Houses included in the book represent the four distinct styles of houses found in Phrae. Priang categorized them simply into traditional vernacular style, shop house style, European colonial style (such as those built for the rulers of Phrae), and the mixed style, which is common to the houses of the rich people. (For more detailed information about the development and history of the old houses of Phrae, we strongly recommend reading the book.)
As a representative of the Luk Lan Muang Phrae Network describes it, “the book attempts to portray the Phrae people’s way of life from the past to the present using architecture as a medium. Furthermore, common villagers an opportunity to express their opinions, which are then made into written records.”
As managers of the project, both Noi and Priang agree that doing the undertaking has been a very rewarding experience. And perhaps the most rewarding aspect came not only from the successful cataloguing of the houses or raising the locals’ awareness about cultural heritage preservation, as Noi points out: “We were becoming one with local people; we are becoming part of their stories.” The team discovered many untold stories, and not only about the houses, but also about the people. These are all reflected in the book.
Today, Noi and Priang delight in retelling those stories For example, there was this story of the three sisters, whose amazing house was visited by the U.S. ambassador. Even in old age, the three have decided to live together and keep their house intact. The beautiful house — a large, strongly built house at the back of the Chai Mongkhun Temple built right after World War II. Despite their poverty, their father built this house for them that it became priceless. Priceless, in fact, that before their mother died, she told them not sell the house. Today, the house is the only traditional house in Chai Mongkhun that is in still in good condition.

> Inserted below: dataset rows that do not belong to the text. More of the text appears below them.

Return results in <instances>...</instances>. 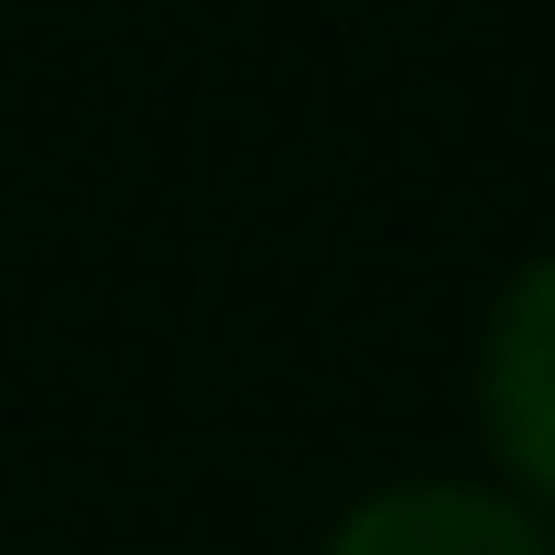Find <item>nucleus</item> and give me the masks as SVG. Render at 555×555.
Masks as SVG:
<instances>
[{
	"label": "nucleus",
	"mask_w": 555,
	"mask_h": 555,
	"mask_svg": "<svg viewBox=\"0 0 555 555\" xmlns=\"http://www.w3.org/2000/svg\"><path fill=\"white\" fill-rule=\"evenodd\" d=\"M468 414H479V457L501 490H522L533 512H555V250H533L479 317V360H468Z\"/></svg>",
	"instance_id": "nucleus-1"
},
{
	"label": "nucleus",
	"mask_w": 555,
	"mask_h": 555,
	"mask_svg": "<svg viewBox=\"0 0 555 555\" xmlns=\"http://www.w3.org/2000/svg\"><path fill=\"white\" fill-rule=\"evenodd\" d=\"M317 555H555V512L468 468H414V479L360 490Z\"/></svg>",
	"instance_id": "nucleus-2"
}]
</instances>
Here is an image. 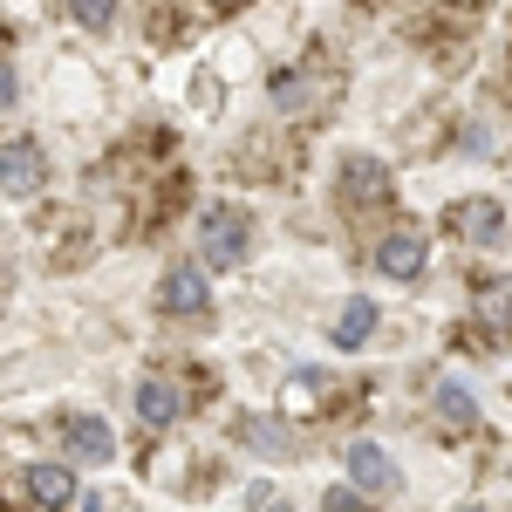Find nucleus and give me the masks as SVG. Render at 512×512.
<instances>
[{
    "label": "nucleus",
    "instance_id": "39448f33",
    "mask_svg": "<svg viewBox=\"0 0 512 512\" xmlns=\"http://www.w3.org/2000/svg\"><path fill=\"white\" fill-rule=\"evenodd\" d=\"M328 96H335V76H321V69H280L274 76V103L287 117H315Z\"/></svg>",
    "mask_w": 512,
    "mask_h": 512
},
{
    "label": "nucleus",
    "instance_id": "1a4fd4ad",
    "mask_svg": "<svg viewBox=\"0 0 512 512\" xmlns=\"http://www.w3.org/2000/svg\"><path fill=\"white\" fill-rule=\"evenodd\" d=\"M137 417H144V424H178V417H185V390L164 383V376H144V383H137Z\"/></svg>",
    "mask_w": 512,
    "mask_h": 512
},
{
    "label": "nucleus",
    "instance_id": "9d476101",
    "mask_svg": "<svg viewBox=\"0 0 512 512\" xmlns=\"http://www.w3.org/2000/svg\"><path fill=\"white\" fill-rule=\"evenodd\" d=\"M349 478L362 485V492H390L396 485V465L383 444H349Z\"/></svg>",
    "mask_w": 512,
    "mask_h": 512
},
{
    "label": "nucleus",
    "instance_id": "6ab92c4d",
    "mask_svg": "<svg viewBox=\"0 0 512 512\" xmlns=\"http://www.w3.org/2000/svg\"><path fill=\"white\" fill-rule=\"evenodd\" d=\"M219 7H246V0H219Z\"/></svg>",
    "mask_w": 512,
    "mask_h": 512
},
{
    "label": "nucleus",
    "instance_id": "f3484780",
    "mask_svg": "<svg viewBox=\"0 0 512 512\" xmlns=\"http://www.w3.org/2000/svg\"><path fill=\"white\" fill-rule=\"evenodd\" d=\"M321 512H376V506H369V499H355V492H328Z\"/></svg>",
    "mask_w": 512,
    "mask_h": 512
},
{
    "label": "nucleus",
    "instance_id": "ddd939ff",
    "mask_svg": "<svg viewBox=\"0 0 512 512\" xmlns=\"http://www.w3.org/2000/svg\"><path fill=\"white\" fill-rule=\"evenodd\" d=\"M431 403H437V424H444V431H472L478 403H472V390H465V383H437Z\"/></svg>",
    "mask_w": 512,
    "mask_h": 512
},
{
    "label": "nucleus",
    "instance_id": "4468645a",
    "mask_svg": "<svg viewBox=\"0 0 512 512\" xmlns=\"http://www.w3.org/2000/svg\"><path fill=\"white\" fill-rule=\"evenodd\" d=\"M369 328H376V301H362V294H355L349 308H342V321H335V349H362V342H369Z\"/></svg>",
    "mask_w": 512,
    "mask_h": 512
},
{
    "label": "nucleus",
    "instance_id": "20e7f679",
    "mask_svg": "<svg viewBox=\"0 0 512 512\" xmlns=\"http://www.w3.org/2000/svg\"><path fill=\"white\" fill-rule=\"evenodd\" d=\"M41 185H48V158H41V144H28V137L0 144V192H7V198H35Z\"/></svg>",
    "mask_w": 512,
    "mask_h": 512
},
{
    "label": "nucleus",
    "instance_id": "7ed1b4c3",
    "mask_svg": "<svg viewBox=\"0 0 512 512\" xmlns=\"http://www.w3.org/2000/svg\"><path fill=\"white\" fill-rule=\"evenodd\" d=\"M444 233L465 239V246H499L506 239V205L499 198H458V205H444Z\"/></svg>",
    "mask_w": 512,
    "mask_h": 512
},
{
    "label": "nucleus",
    "instance_id": "0eeeda50",
    "mask_svg": "<svg viewBox=\"0 0 512 512\" xmlns=\"http://www.w3.org/2000/svg\"><path fill=\"white\" fill-rule=\"evenodd\" d=\"M62 444H69V458H82V465H110L117 458V437H110L103 417H69L62 424Z\"/></svg>",
    "mask_w": 512,
    "mask_h": 512
},
{
    "label": "nucleus",
    "instance_id": "f257e3e1",
    "mask_svg": "<svg viewBox=\"0 0 512 512\" xmlns=\"http://www.w3.org/2000/svg\"><path fill=\"white\" fill-rule=\"evenodd\" d=\"M246 239H253V219H246L239 205H205V219H198V253H205V267H239V260H246Z\"/></svg>",
    "mask_w": 512,
    "mask_h": 512
},
{
    "label": "nucleus",
    "instance_id": "aec40b11",
    "mask_svg": "<svg viewBox=\"0 0 512 512\" xmlns=\"http://www.w3.org/2000/svg\"><path fill=\"white\" fill-rule=\"evenodd\" d=\"M274 512H294V506H274Z\"/></svg>",
    "mask_w": 512,
    "mask_h": 512
},
{
    "label": "nucleus",
    "instance_id": "f8f14e48",
    "mask_svg": "<svg viewBox=\"0 0 512 512\" xmlns=\"http://www.w3.org/2000/svg\"><path fill=\"white\" fill-rule=\"evenodd\" d=\"M478 328L485 335L512 328V280H478Z\"/></svg>",
    "mask_w": 512,
    "mask_h": 512
},
{
    "label": "nucleus",
    "instance_id": "6e6552de",
    "mask_svg": "<svg viewBox=\"0 0 512 512\" xmlns=\"http://www.w3.org/2000/svg\"><path fill=\"white\" fill-rule=\"evenodd\" d=\"M158 301H164V315H205V274L198 267H171V274L158 280Z\"/></svg>",
    "mask_w": 512,
    "mask_h": 512
},
{
    "label": "nucleus",
    "instance_id": "f03ea898",
    "mask_svg": "<svg viewBox=\"0 0 512 512\" xmlns=\"http://www.w3.org/2000/svg\"><path fill=\"white\" fill-rule=\"evenodd\" d=\"M335 192H342V205H355V212H376V205H390L396 178L383 158H362V151H349V158L335 164Z\"/></svg>",
    "mask_w": 512,
    "mask_h": 512
},
{
    "label": "nucleus",
    "instance_id": "423d86ee",
    "mask_svg": "<svg viewBox=\"0 0 512 512\" xmlns=\"http://www.w3.org/2000/svg\"><path fill=\"white\" fill-rule=\"evenodd\" d=\"M424 260H431V246H424V233H410V226H396V233L376 239V274L417 280V274H424Z\"/></svg>",
    "mask_w": 512,
    "mask_h": 512
},
{
    "label": "nucleus",
    "instance_id": "2eb2a0df",
    "mask_svg": "<svg viewBox=\"0 0 512 512\" xmlns=\"http://www.w3.org/2000/svg\"><path fill=\"white\" fill-rule=\"evenodd\" d=\"M246 444H260L267 458H287V451H294V437L280 431L274 417H246Z\"/></svg>",
    "mask_w": 512,
    "mask_h": 512
},
{
    "label": "nucleus",
    "instance_id": "dca6fc26",
    "mask_svg": "<svg viewBox=\"0 0 512 512\" xmlns=\"http://www.w3.org/2000/svg\"><path fill=\"white\" fill-rule=\"evenodd\" d=\"M69 14H76L82 28H96V35H103V28L117 21V0H69Z\"/></svg>",
    "mask_w": 512,
    "mask_h": 512
},
{
    "label": "nucleus",
    "instance_id": "9b49d317",
    "mask_svg": "<svg viewBox=\"0 0 512 512\" xmlns=\"http://www.w3.org/2000/svg\"><path fill=\"white\" fill-rule=\"evenodd\" d=\"M28 499L48 506V512H62L76 499V472H69V465H28Z\"/></svg>",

As an added trivia, Noi described an added incident when she noticed a deer horn hanging where one might put his or het hat upon entering the particular house. Noi complimented the deer horn as a nice piece for hats, and the younger sister replies: “This deer horn is not just for hats; it’s a source of medicine for our family too; our hospital as well.” Many stories such as these made the SEAMEO SPAFA team’s visit to the houses more interesting.
To summarize, the SEAMEO SPAFA project did not only raised the awareness of the Phrae people about their architectural and cultural heritage but also changed lives. The project was able to bridge generational gaps (many younger generation that previously don’t know or not interested in the history of Phrae, such as Charnchai Tuamkaew, manager of the Ban Vongburi, said he now feels more attached not only to the province and the old houses but also to Phrae folks). It has fostered closer kinship within the locality as more and more people became actively involved with the project.
And how about the SEAMEO SPAFA participants feel? “We were immersed in the living heritage of Phrae that will stay with us for the rest of our lives,” says Noi. “When the project was finished, I was really sorry to leave.” Priang credits community participation for their success. “If we didn’t have the strong involvement of the local people, or if the local government didn’t assist us, we couldn’t have completed the project. Doing the project was its own reward. Noi and I were very happy that we became part of it, and we would be more than glad to do something similar to this in another Thai province or elsewhere in the region soon.”
In fact, the group is already going to Vientiane, Laos — for a similar undertaking – soon!